--- Task instructions ---
Reproduce word for word the part of the rows that opens with the line containing "How far is (x=82, y=112)" and closes with the final row, including both of those lines.

--- Task input ---
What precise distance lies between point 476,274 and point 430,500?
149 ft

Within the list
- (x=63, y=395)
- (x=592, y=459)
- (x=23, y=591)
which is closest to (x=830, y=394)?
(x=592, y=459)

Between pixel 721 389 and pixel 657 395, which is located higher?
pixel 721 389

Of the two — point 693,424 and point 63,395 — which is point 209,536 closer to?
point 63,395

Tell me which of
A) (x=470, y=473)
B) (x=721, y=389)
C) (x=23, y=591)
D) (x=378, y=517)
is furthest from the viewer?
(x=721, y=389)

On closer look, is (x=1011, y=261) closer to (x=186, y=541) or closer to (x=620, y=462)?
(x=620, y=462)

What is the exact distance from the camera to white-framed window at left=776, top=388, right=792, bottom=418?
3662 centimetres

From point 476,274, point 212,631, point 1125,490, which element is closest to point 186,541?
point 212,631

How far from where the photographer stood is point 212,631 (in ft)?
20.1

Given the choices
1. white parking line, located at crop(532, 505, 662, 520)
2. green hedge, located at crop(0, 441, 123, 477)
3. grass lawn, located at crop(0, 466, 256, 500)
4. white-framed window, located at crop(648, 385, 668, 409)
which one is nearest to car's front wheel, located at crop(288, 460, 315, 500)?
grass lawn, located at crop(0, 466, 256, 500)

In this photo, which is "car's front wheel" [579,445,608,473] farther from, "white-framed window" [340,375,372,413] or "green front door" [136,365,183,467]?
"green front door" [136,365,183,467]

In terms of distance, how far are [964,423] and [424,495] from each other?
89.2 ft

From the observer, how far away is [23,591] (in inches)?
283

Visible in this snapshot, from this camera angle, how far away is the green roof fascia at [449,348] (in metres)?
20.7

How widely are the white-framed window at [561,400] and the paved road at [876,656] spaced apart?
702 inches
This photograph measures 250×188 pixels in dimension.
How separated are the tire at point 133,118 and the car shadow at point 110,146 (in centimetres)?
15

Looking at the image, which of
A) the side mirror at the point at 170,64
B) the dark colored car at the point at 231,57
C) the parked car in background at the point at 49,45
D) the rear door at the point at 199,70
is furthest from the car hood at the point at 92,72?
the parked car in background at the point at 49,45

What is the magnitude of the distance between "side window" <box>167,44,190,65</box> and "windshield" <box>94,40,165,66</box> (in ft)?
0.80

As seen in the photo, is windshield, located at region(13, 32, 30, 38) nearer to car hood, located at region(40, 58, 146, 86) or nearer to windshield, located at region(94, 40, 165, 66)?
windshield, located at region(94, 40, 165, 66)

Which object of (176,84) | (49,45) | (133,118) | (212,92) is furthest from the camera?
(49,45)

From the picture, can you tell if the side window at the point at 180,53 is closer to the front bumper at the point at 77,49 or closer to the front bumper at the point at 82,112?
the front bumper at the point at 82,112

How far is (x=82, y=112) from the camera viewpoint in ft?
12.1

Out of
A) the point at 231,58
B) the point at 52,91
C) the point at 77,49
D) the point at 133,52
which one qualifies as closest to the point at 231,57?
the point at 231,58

--- The output ---
How far is (x=82, y=112) from the camera viewpoint in ft?
12.1

Out of
A) the point at 231,58
B) the point at 52,91
C) the point at 77,49
D) the point at 133,52
which one qualifies as closest to the point at 231,57?
the point at 231,58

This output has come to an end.